I’m going to listen to my ADHD and go run errands.

So let’s talk about anxiety…

Wow, October of 2020 I wrote the passage below but never hit submit. Like all those texts we rant hard on, then in a fit of passion hit ‘send’…or delete. Why do we do that? Is it anxiety boiling over and we finally pay attention to the mess and proceed to cleanup? Perhaps, or maybe it’s knowing our words will fall on deaf ears, or encourage a fight. For the record, I still feel as passionately about my “restaurant rage” (angry late young-aged woman shakes fist at sky). I won’t cop to middle-aged, no no, not yet.

I’m angry for more selfish reasons (but are they selfish?) Restaurant work still pays my bills, albeit poorly, and I’m seething to get out (that’s 100% on me). I’m craving support from friends I’m not getting (but we’re all suffering from the loss of our friend who was my former partner). An old friend posted to Facebook- “Do you hang on to connections that don’t serve you? Do you know why?” My shortened answer, for here, loyalty to the past. To a place we all worked in, to another friend who passed from cancer, and now for our friend we laid to rest last week. A lot of these friends moved away, and to be honest, I don’t keep in touch with because it’s tough to admit that we shared time and place and memories, but not a close friendship. Some moved and I do keep close. I’ve been questioning friendship and what that means to me, and what I actually need from people. Being in my 40’s is the hardest part, so many have kids and spouses that take up 95% of their time. I like kids, but they are adult-friendship killers. Unless, of course, you also have kids.

So, as a childless, unmarried woman of a certain age, I’m learning to seek out those who better serve my emotional and intellectual needs, as well as my interests. Regardless of your situation, I gently suggest you do too.

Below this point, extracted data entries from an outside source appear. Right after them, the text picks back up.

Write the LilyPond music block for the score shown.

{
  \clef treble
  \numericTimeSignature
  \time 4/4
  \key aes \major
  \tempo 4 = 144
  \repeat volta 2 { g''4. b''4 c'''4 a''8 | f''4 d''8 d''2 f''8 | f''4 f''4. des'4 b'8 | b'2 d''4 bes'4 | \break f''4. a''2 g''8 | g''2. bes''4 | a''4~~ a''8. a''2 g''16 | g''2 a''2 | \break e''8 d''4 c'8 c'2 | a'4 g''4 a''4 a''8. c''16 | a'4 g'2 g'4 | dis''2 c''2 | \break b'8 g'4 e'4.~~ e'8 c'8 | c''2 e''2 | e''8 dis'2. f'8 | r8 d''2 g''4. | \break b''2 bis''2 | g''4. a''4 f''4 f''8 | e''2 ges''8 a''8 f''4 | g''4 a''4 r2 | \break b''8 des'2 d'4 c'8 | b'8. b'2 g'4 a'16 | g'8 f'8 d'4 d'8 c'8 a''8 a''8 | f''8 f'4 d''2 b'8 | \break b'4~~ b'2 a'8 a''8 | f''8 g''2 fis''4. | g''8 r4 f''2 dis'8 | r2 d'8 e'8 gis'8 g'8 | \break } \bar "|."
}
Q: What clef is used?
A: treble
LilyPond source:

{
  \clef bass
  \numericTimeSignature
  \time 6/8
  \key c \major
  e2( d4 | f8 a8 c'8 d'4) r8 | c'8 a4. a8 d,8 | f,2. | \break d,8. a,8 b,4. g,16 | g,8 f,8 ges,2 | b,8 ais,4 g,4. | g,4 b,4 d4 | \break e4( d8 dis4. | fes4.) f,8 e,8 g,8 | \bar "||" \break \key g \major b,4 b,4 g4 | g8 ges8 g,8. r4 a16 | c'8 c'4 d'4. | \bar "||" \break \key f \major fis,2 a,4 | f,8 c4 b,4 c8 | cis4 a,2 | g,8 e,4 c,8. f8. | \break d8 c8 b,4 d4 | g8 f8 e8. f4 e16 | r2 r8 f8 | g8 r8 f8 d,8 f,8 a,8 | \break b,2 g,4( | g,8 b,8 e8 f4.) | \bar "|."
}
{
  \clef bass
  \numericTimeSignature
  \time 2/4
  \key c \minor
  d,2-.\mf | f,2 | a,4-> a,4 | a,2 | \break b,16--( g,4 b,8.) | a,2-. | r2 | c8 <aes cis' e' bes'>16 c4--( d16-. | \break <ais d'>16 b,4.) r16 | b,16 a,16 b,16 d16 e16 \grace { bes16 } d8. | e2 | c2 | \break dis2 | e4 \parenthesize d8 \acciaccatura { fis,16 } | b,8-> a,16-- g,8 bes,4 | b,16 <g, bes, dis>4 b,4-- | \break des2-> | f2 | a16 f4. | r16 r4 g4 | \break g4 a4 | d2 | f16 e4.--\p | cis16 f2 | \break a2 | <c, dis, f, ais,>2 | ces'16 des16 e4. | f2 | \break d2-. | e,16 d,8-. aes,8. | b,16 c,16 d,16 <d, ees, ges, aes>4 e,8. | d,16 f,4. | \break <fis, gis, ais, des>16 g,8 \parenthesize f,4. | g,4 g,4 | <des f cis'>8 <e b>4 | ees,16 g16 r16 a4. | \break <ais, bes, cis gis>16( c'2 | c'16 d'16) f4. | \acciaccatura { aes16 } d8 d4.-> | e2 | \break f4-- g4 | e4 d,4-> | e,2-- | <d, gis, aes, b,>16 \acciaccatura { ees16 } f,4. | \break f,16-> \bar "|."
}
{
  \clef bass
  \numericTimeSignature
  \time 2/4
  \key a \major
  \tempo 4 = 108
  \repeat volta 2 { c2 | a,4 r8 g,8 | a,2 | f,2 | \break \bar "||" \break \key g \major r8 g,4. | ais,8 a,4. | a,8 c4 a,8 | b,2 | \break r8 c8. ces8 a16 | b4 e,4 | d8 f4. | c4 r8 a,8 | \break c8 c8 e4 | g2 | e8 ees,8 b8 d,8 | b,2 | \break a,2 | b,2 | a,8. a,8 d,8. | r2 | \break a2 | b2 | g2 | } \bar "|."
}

“It’s troubling to continue addressing this, but as I live in the DC metro area, besieged by election and Supreme Court atrocities, the feeling is climaxing. I’ve long dealt with anxiety and depression, and have managed to curtail the worst of its ugliness, until now. I’m seven months into being “unemployed” or as I’m starting to call it, again, under-employed. Working part-time delivering food and alcohol for my company, and also making drinks for the outside of our restaurant, the only spot to enjoy food and drinks anymore. It’s fine, it’s “fine”. It’s hourly, not tips, I doubt many know the tips they are leaving don’t go to us, but to pay salaries and keep the lights on. I shouldn’t even be mentioning that here, but I’m getting fed up when I see the generosity people are offering, thinking it’s helping us keep our lights on, our bank accounts full. It’s not. I don’t want to bite the hand that feeds me, as this payment in cash every week for my hours leaves me to collect unemployment. I don’t want to be on unemployment, I want to be a functioning member to society, to my life, my future. And I’m sorry, but I can’t do that on 30-40% less salary. Not in the DC area, where depending on where you live, rents have not eased up. I have never wanted to pack up and run screaming in the other direction more in my life. I live in a very-well-to-do neighborhood that up and ran away with being affordable long ago, but I kept hanging on because I made a good living, most of my friends are here, and it’s safe.

So back to that anxiety, see, it’s always been there, but kept hidden. Hidden by the “safety” and “comfort” of my job in a profession that has been decimated by this pandemic. Never did I think bartending would go out of style, but here we are folks. People are ordering cases of wine and beer to be dropped at their doors, learning how to make old fashions just like the bar down the street, and building bars in their basements.”